DATA:
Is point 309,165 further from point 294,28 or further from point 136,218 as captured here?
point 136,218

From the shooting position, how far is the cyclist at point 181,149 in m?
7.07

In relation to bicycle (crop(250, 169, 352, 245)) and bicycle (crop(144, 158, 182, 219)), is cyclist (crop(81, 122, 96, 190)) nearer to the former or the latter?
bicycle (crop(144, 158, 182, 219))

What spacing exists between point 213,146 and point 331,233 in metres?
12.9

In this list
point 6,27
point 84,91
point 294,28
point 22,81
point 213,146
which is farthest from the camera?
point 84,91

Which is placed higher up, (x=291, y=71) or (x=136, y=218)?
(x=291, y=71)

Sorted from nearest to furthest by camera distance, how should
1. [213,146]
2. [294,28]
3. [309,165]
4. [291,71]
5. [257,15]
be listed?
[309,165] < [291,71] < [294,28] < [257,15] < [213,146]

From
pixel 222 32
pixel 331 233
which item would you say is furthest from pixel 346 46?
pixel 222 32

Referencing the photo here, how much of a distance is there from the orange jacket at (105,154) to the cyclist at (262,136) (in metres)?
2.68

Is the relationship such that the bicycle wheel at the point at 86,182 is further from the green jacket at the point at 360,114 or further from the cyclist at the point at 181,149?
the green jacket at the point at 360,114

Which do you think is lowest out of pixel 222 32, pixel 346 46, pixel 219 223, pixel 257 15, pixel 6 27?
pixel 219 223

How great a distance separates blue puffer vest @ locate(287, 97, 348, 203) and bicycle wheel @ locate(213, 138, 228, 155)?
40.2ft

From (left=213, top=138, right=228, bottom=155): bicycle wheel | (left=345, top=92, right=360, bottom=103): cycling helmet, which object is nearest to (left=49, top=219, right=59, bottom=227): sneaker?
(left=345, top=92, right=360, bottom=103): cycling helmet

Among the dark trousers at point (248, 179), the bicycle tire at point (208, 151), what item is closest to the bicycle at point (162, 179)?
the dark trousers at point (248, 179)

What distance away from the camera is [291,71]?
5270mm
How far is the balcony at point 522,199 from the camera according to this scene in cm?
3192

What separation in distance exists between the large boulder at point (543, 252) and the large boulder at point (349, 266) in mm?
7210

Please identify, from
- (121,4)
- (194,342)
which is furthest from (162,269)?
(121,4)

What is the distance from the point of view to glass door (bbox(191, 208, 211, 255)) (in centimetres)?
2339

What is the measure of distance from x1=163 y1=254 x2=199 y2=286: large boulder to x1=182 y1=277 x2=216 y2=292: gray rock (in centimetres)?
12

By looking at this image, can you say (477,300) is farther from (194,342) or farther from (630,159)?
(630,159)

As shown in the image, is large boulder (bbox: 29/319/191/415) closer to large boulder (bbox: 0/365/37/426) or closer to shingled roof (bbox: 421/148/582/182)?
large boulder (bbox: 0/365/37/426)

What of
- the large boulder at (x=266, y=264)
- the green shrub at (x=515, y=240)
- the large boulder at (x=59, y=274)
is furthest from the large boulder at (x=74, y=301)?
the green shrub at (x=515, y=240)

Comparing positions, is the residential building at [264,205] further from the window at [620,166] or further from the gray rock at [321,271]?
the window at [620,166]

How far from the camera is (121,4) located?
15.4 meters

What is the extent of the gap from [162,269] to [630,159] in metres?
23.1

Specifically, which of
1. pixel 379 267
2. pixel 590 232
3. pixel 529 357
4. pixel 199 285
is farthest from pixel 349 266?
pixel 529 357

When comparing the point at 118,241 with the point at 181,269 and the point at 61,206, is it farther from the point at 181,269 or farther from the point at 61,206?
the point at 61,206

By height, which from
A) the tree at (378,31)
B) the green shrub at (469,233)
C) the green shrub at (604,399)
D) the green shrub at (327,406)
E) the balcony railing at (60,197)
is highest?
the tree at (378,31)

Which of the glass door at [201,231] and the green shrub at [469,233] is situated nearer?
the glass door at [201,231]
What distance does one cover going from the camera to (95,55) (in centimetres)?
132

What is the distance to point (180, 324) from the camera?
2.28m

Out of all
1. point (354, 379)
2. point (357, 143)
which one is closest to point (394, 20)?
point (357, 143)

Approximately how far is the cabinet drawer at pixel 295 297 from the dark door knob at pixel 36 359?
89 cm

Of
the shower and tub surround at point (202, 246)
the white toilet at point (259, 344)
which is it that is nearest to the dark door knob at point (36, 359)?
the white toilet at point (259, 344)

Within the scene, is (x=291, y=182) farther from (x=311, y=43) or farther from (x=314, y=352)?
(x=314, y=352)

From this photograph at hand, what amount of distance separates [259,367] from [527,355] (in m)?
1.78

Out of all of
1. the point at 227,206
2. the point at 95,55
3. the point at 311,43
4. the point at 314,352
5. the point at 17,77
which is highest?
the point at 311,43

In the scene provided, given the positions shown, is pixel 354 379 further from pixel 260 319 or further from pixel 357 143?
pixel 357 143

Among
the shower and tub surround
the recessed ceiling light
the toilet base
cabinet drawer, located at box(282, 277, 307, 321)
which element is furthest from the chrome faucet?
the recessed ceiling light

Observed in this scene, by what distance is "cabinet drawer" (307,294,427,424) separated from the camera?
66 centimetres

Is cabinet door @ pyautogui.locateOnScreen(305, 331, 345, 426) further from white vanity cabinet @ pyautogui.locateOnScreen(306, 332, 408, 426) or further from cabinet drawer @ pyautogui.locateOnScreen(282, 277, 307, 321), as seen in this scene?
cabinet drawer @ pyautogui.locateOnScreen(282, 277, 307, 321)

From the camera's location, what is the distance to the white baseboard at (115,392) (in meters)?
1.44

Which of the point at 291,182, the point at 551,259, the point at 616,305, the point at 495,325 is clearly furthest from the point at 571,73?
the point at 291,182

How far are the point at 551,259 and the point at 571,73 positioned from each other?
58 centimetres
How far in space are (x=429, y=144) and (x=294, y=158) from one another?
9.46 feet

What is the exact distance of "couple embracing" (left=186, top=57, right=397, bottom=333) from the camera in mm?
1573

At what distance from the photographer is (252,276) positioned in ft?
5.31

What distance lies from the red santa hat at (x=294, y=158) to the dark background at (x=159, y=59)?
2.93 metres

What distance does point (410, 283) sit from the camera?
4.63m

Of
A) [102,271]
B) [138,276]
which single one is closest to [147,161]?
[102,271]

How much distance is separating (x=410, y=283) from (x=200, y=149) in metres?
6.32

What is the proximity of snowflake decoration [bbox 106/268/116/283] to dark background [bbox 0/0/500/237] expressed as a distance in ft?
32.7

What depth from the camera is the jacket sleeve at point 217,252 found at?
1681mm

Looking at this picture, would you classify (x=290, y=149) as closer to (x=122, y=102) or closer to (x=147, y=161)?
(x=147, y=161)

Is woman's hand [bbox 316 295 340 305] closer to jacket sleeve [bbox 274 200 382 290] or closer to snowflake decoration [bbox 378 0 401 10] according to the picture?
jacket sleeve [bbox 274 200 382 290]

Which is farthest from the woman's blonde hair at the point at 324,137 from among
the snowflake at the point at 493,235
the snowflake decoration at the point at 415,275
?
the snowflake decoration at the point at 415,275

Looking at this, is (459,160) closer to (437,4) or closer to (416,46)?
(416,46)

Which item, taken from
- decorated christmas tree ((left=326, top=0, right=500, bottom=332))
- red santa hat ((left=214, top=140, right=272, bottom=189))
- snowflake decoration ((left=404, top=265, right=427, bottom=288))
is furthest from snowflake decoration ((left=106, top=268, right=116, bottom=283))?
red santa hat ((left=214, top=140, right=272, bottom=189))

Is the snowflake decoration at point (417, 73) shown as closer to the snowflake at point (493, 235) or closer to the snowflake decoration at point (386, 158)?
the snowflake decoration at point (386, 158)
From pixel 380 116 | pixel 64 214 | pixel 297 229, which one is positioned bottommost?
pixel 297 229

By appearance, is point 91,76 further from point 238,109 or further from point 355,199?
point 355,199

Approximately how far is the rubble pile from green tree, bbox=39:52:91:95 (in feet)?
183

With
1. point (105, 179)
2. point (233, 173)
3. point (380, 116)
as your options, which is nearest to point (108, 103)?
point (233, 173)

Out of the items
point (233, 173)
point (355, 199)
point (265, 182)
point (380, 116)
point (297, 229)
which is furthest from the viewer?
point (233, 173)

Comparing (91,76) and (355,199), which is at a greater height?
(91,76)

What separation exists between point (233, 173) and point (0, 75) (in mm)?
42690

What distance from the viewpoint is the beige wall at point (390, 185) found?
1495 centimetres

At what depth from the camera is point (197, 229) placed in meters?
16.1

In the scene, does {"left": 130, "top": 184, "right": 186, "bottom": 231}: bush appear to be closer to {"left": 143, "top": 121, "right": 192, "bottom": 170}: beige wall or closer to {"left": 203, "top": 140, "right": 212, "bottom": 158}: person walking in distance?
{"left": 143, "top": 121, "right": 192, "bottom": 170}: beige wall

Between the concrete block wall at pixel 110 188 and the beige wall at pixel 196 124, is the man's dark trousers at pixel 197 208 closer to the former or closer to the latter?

TASK GOAL: In the items from the line containing "From this photograph" to the line containing "66 centimetres", change "shower and tub surround" to "bathtub enclosure" and give only those lines again, with nothing else altered.

REPLY:
From this photograph at hand, what amount of distance separates [259,367] from [527,355] (in m)?
1.78

Out of all of
1. the point at 227,206
2. the point at 95,55
3. the point at 311,43
4. the point at 314,352
5. the point at 17,77
which is highest?
the point at 311,43

In the scene provided, given the positions shown, is pixel 354 379 further from pixel 260 319 or further from pixel 357 143?
pixel 357 143

Among
the bathtub enclosure
the recessed ceiling light
the toilet base
cabinet drawer, located at box(282, 277, 307, 321)
which element is furthest from the chrome faucet?
the recessed ceiling light

Observed in this scene, by what distance is "cabinet drawer" (307,294,427,424) separated from the camera?
66 centimetres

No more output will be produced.